Мансур прошел прямо в спальню, на второй этаж, чтобы разбудить ребят.
Работники администрации приходили лишь к девяти, и потому Мансуру самому нужно было представиться. Вчера же, после их возвращения со школы, им только сказали, что у них теперь новый воспитатель.

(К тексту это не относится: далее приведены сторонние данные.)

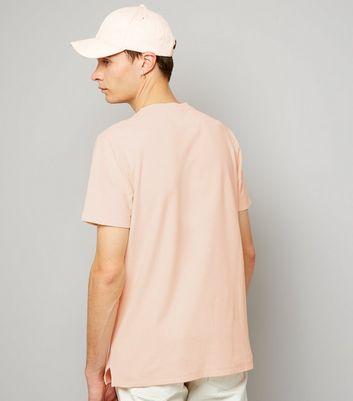 Pink Zip Detail T-Shirt New Look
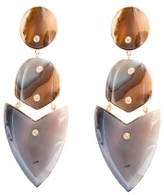 Kara Ross Gold, Agate and Diamond Arrow Earrings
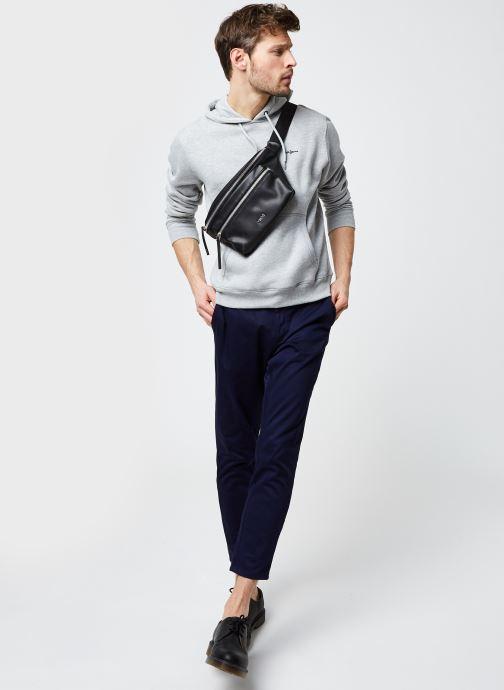 Vêtements Pepe jeans Two M Gris vue bas / vue portée sac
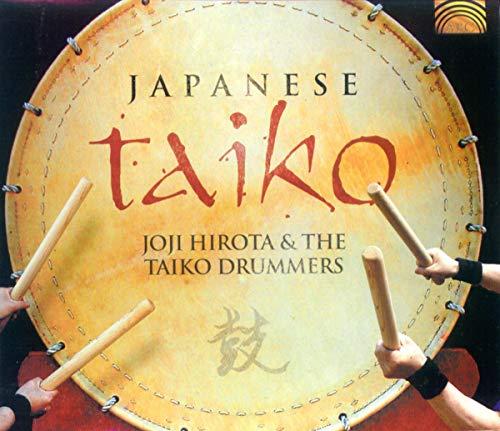 Joji Hirota & The Taiko Drummers - Japanese Taiko By Joji Hirota & The Taiko Drummers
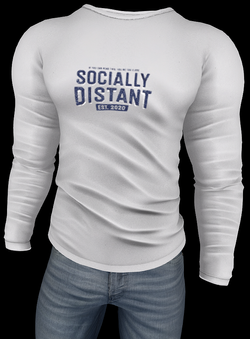 socially distant ps
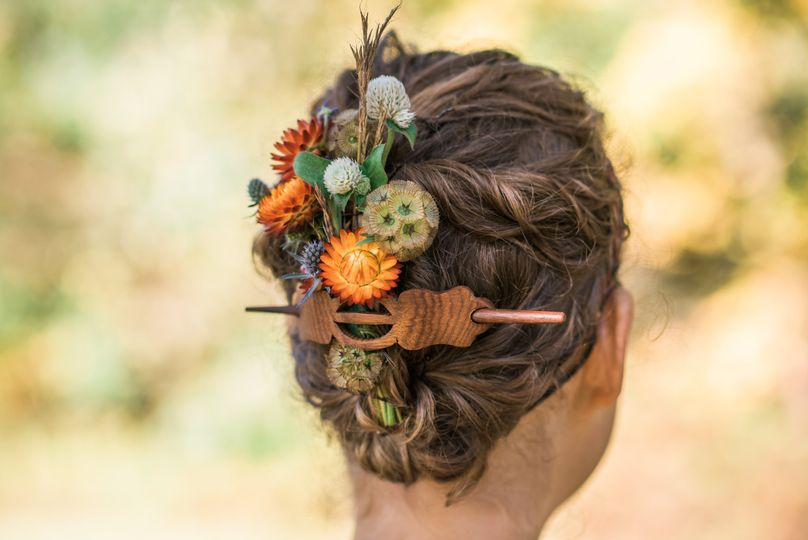 Flower hairpieces, wearables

Войдя в спальню, он вежливо разбудил всех и представился. Никто в сущности ничего не ответил, но все встали относительно легко, заправили кровати, умылись и спустились на завтрак. Хоть они и выполняли веления нового воспитателя, но делали это так, будто его и не существует вовсе, и что приказы его выполняются лишь потому, что они соответствуют их собственным желаниям. Мансур это заметил и решил, что с ними надо будет провести беседу. После завтрака все собрались в классе, включили телевизор и, небрежно развалившись на креслах, диване и коврике на полу, стали смотреть какой-то художественный фильм. Мансур сел за свой рабочий стол и попросил выключить телевизор, сказав, что хочет с ними поговорить. Но его будто никто и не слышал. Он повторил просьбу, чуть повысив голос, но и на сей раз никто не шелохнулся. «Понятно», – подумал он, и, спокойно встав из-за стола и подойдя к розетке, куда была воткнута вилка от шнура телевизора, выдернул ее, бросил на пол и встал перед телевизором. Теперь все уставились на него. Развалившимся на диване и креслах он велел спуститься на пол – так, сидя за своим столом, он сможет видеть их лица; но ему еще хотелось, чтобы эти маленькие твари, так вальяжно расположившиеся кто как, при этом нагло игнорируя его веления, сидели на полу, когда он, заняв свое место, будет говорить. Двое нехотя поднялись и сели на коврик. Тогда Мансур еще строже повторил свой приказ. Встали и остальные, с презрительной миной на лице, и неохотно присоединились к сидящим на полу. Остался один, Хасан, самый старший в группе. На очередное веление Мансура он, пристально глядя ему в глаза, спокойно ответил: «Че ты тут орешь? Если тебе надо, иди сам усаживайся на пол. Я отсюда не встану». Мансур, взбешенный столь откровенной наглостью, рванулся к нему и, обеими руками схватив его за футболку на груди, оторвал от дивана и швырнул прямо на пол. Тот кубарем покатился по коврику.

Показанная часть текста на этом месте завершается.